■ TASK INSTRUCTIONS
Line by line, copy the material below exactly as given.

■ INPUT DATA
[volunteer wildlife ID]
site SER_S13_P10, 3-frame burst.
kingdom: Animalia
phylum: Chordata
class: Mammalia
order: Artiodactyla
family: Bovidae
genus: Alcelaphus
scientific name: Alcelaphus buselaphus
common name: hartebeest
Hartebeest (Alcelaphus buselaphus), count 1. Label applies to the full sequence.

■ EXERCISE RESULT
[volunteer wildlife ID]
site SER_S13_P10, 3-frame burst.
kingdom: Animalia
phylum: Chordata
class: Mammalia
order: Artiodactyla
family: Bovidae
genus: Alcelaphus
scientific name: Alcelaphus buselaphus
common name: hartebeest
Hartebeest (Alcelaphus buselaphus), count 1. Label applies to the full sequence.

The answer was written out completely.